Auf eine kleine Ernte im letzten Jahr folgte heuer eine Grossernte: Rund 4'600 Tonnen Tafelzwetschgen haben die Obstbauern 2018 gepflückt – so viele wie noch nie.
Zwei Gründe haben zur Rekordernte geführt: Zum einen waren die Bäume heuer "ausgeruht", weil sie im letzten Jahr in vielen Regionen wegen des Frosts nur wenige oder gar keine Früchte trugen. Zum anderen herrschten heuer ideale Bedingungen: trocken-warmes Wetter, viel Sonne sowie ein geringer Krankheits- und Schädlingsdruck. "Die Zwetschgen waren in diesem Jahr von ausgezeichneter Qualität", freut sich Obstbauer Hansruedi Wirz, Präsident des Produktezentrums Kirschen/Zwetschgen des Schweizer Obstverbands/Swisscofel.
Dass die Erträge derart üppig ausfielen, hat selbst die Branche überrascht. "Wir haben gewusst, dass die Schätzung zu tief angesetzt war, dass wir aber derart weit daneben lagen, hätten wir nicht gedacht", erklärt Wirz. Und noch etwas war in diesem Jahr aussergewöhnlich: Die Zwetschgen waren besonders gross. "Noch nie hatten wir in einer ersten Ernte-Hälfte so grosse Kaliber wie heuer", sagt Beat Gisin, Geschäftsführer der Landi Reba.
Schwierige Vermarktung
Die Vermarktung von derart vielen Zwetschgen gestaltete sich schwierig – aus mehreren Gründen. So waren die ersten Sorten bereits Mitte Juli reif, aussergewöhnlich früh. Was bedeutete: Der Start der Ernte fiel mitten in die Ferienzeit. Dämpfend auf die Nachfrage wirkte sich auch aus, dass die Bäume in Privatgärten voller Zwetschgen waren. "Viele Privatpersonen konnten nicht nur den eigenen Bedarf selber decken, sondern auch noch Bekannte mit Zwetschgen versorgen. Das ging zulasten der Verkäufe im Detailhandel", so Obsthändler Gisin. Dazu kommt die grosse Konkurrenz im Ladenregal: "Die Früchtepalette im Sommer hat in den letzten Jahren massiv zugenommen, das spüren wir", ergänzt Obstbauer Wirz.

------------------------------------

**Aufgaben:**
(1) Gib aus dem Text zur Zwetschgenernte den Abschnitt von „Auf eine kleine“ bis „wie noch nie.“ wortgetreu aus.
(2) Wie viele Tonnen Tafelzwetschgen haben die Obstbauern laut dem Text zur Zwetschgenernte im Jahr 2018 gepflückt?
(3) Führe den Text zur Zwetschgenernte im Anschluss an seinen letzten Satz fort.
Die Daten haben hiermit nichts zu tun.

**Extrahiertes Material:**
------------------------------------

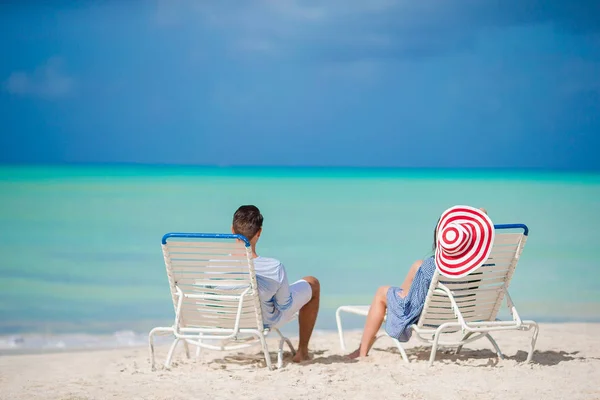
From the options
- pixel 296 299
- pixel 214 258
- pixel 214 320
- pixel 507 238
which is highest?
pixel 507 238

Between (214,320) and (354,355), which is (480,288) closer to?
(354,355)

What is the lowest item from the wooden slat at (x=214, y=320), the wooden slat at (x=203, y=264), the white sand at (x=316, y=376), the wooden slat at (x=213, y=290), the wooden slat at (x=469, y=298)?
the white sand at (x=316, y=376)

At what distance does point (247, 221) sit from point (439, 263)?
955 millimetres

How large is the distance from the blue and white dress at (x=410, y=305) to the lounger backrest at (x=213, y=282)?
706 mm

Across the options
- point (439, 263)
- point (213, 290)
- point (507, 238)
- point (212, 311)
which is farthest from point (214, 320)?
point (507, 238)

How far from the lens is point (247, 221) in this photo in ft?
14.3

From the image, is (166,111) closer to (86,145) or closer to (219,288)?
(86,145)

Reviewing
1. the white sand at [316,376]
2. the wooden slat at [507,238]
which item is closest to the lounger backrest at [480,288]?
the wooden slat at [507,238]

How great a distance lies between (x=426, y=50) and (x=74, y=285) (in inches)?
1303

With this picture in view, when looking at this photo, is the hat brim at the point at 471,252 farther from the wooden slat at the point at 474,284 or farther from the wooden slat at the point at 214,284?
the wooden slat at the point at 214,284

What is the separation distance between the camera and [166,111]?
42969 millimetres

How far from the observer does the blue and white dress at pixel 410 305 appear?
451cm

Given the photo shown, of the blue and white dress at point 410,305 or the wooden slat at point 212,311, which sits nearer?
the wooden slat at point 212,311

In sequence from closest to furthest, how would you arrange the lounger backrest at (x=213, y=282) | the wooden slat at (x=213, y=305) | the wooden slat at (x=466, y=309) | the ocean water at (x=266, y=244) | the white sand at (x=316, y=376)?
the white sand at (x=316, y=376), the lounger backrest at (x=213, y=282), the wooden slat at (x=213, y=305), the wooden slat at (x=466, y=309), the ocean water at (x=266, y=244)
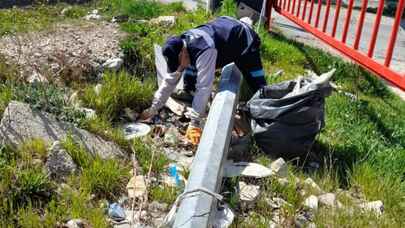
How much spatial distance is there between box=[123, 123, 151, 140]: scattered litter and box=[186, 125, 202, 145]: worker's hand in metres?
0.29

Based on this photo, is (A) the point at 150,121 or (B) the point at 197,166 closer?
(B) the point at 197,166

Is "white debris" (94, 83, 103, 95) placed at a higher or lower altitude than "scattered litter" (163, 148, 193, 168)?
higher

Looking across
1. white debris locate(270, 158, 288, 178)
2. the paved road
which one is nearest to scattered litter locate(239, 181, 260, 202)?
white debris locate(270, 158, 288, 178)

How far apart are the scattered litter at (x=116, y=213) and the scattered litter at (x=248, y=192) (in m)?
0.66

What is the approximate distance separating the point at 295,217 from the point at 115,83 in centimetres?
172

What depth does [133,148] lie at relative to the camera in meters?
3.10

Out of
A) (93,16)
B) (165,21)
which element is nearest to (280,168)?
(165,21)

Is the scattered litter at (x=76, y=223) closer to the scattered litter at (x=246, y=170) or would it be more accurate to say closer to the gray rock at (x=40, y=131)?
the gray rock at (x=40, y=131)

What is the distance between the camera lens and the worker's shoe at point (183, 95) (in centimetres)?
416

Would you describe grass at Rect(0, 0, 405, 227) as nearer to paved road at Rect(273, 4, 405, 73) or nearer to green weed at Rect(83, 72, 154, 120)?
green weed at Rect(83, 72, 154, 120)

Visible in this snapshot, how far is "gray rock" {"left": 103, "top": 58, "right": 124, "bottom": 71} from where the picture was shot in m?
4.20

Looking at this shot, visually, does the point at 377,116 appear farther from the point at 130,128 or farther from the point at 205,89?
the point at 130,128

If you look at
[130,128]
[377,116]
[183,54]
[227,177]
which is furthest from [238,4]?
[227,177]

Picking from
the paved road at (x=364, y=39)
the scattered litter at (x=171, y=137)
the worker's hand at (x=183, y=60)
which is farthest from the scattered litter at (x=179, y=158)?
the paved road at (x=364, y=39)
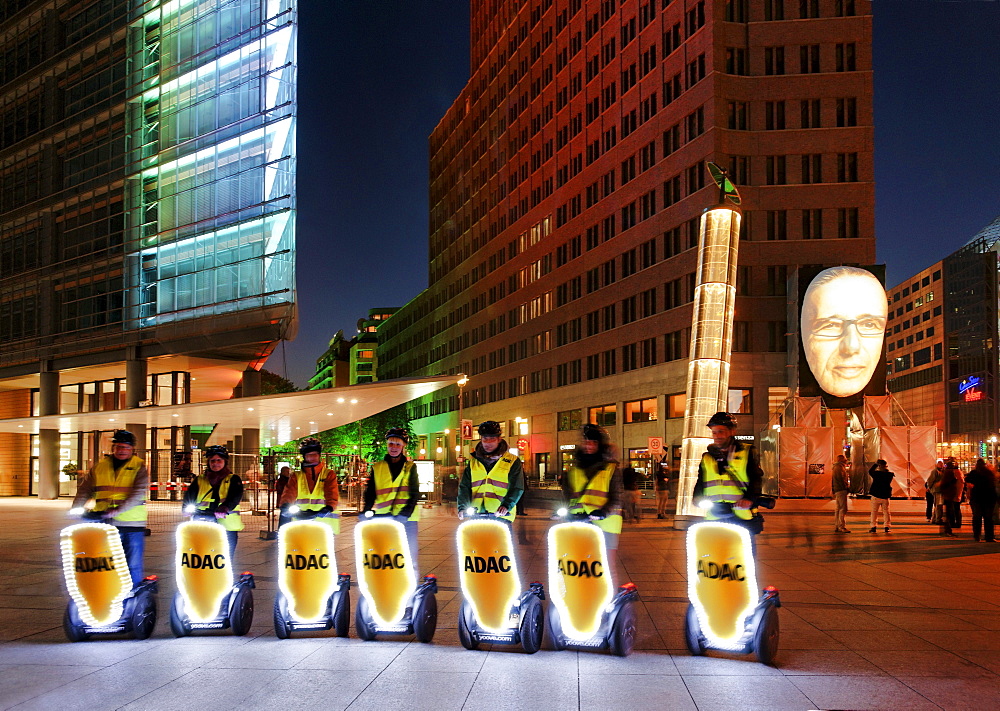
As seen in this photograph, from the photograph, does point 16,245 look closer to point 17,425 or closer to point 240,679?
point 17,425

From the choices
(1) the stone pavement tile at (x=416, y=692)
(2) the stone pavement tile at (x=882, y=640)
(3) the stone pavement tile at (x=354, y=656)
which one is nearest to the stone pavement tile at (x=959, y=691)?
(2) the stone pavement tile at (x=882, y=640)

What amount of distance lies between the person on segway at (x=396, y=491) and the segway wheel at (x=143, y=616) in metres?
2.21

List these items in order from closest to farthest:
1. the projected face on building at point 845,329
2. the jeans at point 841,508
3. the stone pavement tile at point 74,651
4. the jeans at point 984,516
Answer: the stone pavement tile at point 74,651, the jeans at point 984,516, the jeans at point 841,508, the projected face on building at point 845,329

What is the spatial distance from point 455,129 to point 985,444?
2460 inches

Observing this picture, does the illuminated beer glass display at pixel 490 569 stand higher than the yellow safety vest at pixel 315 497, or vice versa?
the yellow safety vest at pixel 315 497

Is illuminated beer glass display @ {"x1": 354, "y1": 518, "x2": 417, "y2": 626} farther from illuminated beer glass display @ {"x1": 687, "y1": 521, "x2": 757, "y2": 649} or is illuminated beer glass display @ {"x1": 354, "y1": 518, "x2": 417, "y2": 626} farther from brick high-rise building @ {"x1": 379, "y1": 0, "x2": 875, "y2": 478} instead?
brick high-rise building @ {"x1": 379, "y1": 0, "x2": 875, "y2": 478}

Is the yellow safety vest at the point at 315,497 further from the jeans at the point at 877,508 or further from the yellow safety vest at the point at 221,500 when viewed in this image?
the jeans at the point at 877,508

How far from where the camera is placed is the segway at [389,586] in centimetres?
830

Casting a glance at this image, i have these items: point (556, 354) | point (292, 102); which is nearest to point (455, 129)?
point (556, 354)

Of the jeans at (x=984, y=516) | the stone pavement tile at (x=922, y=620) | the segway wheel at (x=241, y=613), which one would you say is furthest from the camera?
the jeans at (x=984, y=516)

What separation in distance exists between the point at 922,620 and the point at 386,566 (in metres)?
5.71

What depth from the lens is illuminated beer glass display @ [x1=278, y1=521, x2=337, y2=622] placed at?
28.1 feet

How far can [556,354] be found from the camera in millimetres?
70688

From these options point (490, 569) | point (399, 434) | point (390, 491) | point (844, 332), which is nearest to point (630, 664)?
point (490, 569)
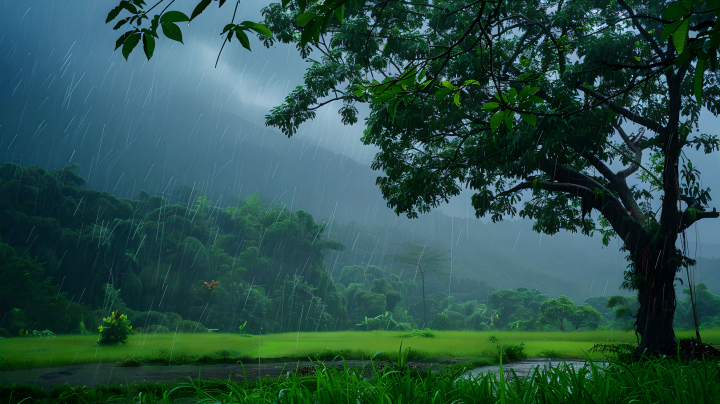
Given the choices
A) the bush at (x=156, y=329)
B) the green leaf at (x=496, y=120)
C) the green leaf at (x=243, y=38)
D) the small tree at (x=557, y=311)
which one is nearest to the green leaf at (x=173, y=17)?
the green leaf at (x=243, y=38)

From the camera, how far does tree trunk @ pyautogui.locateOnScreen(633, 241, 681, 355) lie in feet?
15.6

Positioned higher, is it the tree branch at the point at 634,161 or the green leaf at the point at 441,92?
the tree branch at the point at 634,161

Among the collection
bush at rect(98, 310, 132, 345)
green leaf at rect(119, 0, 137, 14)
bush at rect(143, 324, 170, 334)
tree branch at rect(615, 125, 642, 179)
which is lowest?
bush at rect(143, 324, 170, 334)

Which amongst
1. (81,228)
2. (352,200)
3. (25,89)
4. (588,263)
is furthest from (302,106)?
(588,263)

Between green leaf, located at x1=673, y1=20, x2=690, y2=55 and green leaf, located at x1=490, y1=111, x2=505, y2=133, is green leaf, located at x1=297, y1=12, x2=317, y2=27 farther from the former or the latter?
green leaf, located at x1=673, y1=20, x2=690, y2=55

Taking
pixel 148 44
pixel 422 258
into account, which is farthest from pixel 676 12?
pixel 422 258

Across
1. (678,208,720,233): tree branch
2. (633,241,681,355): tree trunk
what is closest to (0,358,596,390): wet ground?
(633,241,681,355): tree trunk

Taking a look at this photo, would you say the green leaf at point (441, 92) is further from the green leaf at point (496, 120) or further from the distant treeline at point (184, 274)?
the distant treeline at point (184, 274)

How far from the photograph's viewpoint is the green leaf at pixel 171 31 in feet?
2.68

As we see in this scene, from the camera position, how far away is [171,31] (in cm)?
82

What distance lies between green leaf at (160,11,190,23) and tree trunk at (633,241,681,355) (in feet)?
19.2

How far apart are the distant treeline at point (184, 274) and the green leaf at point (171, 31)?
13328 mm

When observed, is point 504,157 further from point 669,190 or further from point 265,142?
point 265,142

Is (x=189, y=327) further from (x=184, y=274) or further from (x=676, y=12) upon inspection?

------------------------------------

**Lösungen je Aufgabe:**
(1)
Auf eine kleine Ernte im letzten Jahr folgte heuer eine Grossernte: Rund 4'600 Tonnen Tafelzwetschgen haben die Obstbauern 2018 gepflückt – so viele wie noch nie.

(2) Rund 4'600 Tonnen.

(3)
Immerhin: Einen Pflückstopp musste die Branche trotz Rekordernte nicht verhängen. Der Export von Zwetschgen ins Ausland hätte zwar den Heimmarkt entlasten können, aufgrund des höheren schweizerischen Preisniveaus seien Ausfuhren aber nicht möglich gewesen, gibt Gisin zu bedenken. Dazu kommt, dass auch im Ausland kein Zwetschgenmangel bestand.
Druck auf Preise
Für die Konsumenten bedeutete die Grossernte, dass sie von zeitweise äusserst tiefen Zwetschgenpreisen profitieren konnten, weil der Detailhandel teils hohe Aktionsrabatte gewährte. Die Obstbauern erhielten im Gegenzug tiefere Preise ausbezahlt. Das hat dem Vernehmen nach zu Unmut geführt, auch weil aus Produzentensicht die Zwetschgen zu wenig präsent waren in den Läden.
Obstbauer Wirz entgegnet auf die Kritik: "2018 war ein Extremjahr. Noch nie mussten wir so viele Zwetschgen vermarkten. Mir wäre ein höherer Preis auch lieber gewesen, aber Menge mal Preis gibt auch ein Resultat. Am Schluss können wir froh sein, wenn wir alle Zwetschgen verkauft haben."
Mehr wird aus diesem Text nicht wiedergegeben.